He thought of the times he had nearly pushed through it. One night on the road when he had found a clear spring and the moon had made the water look like a sheet of polished steel. He had told himself that strength was his friend now, that he bent metal and heat to his will every day. He knelt, reached out, and touched the surface. The cold walked up his arm with polite feet and then, without warning, sprinted for his throat. He had stood and stepped back with a curse. The frogs had watched him without judgment. He had cleaned with clothes and slept with his back against a tree, angry at a fear that did not care about logic.

It’s a childhood trauma.

He rubbed his thumb against the edge of the bench and tried to steady the shape of his breathing. In, count. Out, count. A trick from an old drillmaster who had believed any problem could be bullied into order by numbers. The breathing helped. It always helped. He set his jaw and decided that this night would pass without argument between body and memory. He would wipe down and sleep. He would be ready for the morning and the neat words merchants liked to use when they pretended that coins were sunshine and not stones.

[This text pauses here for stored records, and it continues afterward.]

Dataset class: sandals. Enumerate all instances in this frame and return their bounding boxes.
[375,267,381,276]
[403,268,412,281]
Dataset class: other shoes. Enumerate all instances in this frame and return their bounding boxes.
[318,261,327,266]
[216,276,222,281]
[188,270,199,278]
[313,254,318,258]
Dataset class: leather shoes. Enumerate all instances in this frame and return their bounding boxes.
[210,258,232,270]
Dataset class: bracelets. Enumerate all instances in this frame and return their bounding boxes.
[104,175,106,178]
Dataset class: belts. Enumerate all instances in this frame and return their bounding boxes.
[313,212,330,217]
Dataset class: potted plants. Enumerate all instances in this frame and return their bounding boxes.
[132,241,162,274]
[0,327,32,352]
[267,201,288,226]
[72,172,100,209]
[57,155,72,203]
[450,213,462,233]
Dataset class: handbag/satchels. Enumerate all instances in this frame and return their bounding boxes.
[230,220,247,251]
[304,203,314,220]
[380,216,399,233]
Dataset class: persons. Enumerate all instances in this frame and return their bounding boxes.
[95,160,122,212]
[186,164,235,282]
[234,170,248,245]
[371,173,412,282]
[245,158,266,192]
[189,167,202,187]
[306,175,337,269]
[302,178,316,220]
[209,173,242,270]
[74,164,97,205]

Suddenly, a soft curl of steam slipped into the room like a curious cat. It tapped his nose and drifted toward the ceiling. He frowned and looked toward the open doorway.

Fizz hovered there with the triumphant air of a general unveiling a siege engine. Behind him sat a deep wooden tub that had not been in that corner an hour ago. It was the kind the smiths used when they had to rinse grit from wounds, broad and low and deep enough to hold a man without complaining. Fresh water brimmed inside it. Steam rose in lazy ribbons. The surface trembled as if the heat were a quiet song.

Fizz beamed. His fur puffed in the moisture so that he resembled a small thundercloud that had decided to become a house pet. He threw his tiny arms wide.

"Behold. A bath worthy of a Circle One mage and his magnificently overworked partner. I have acquired the water. I have heated the water. I have spoken to the water about its new job and it agreed to be kind. Please clap."

John gave him a level look. "Fizz."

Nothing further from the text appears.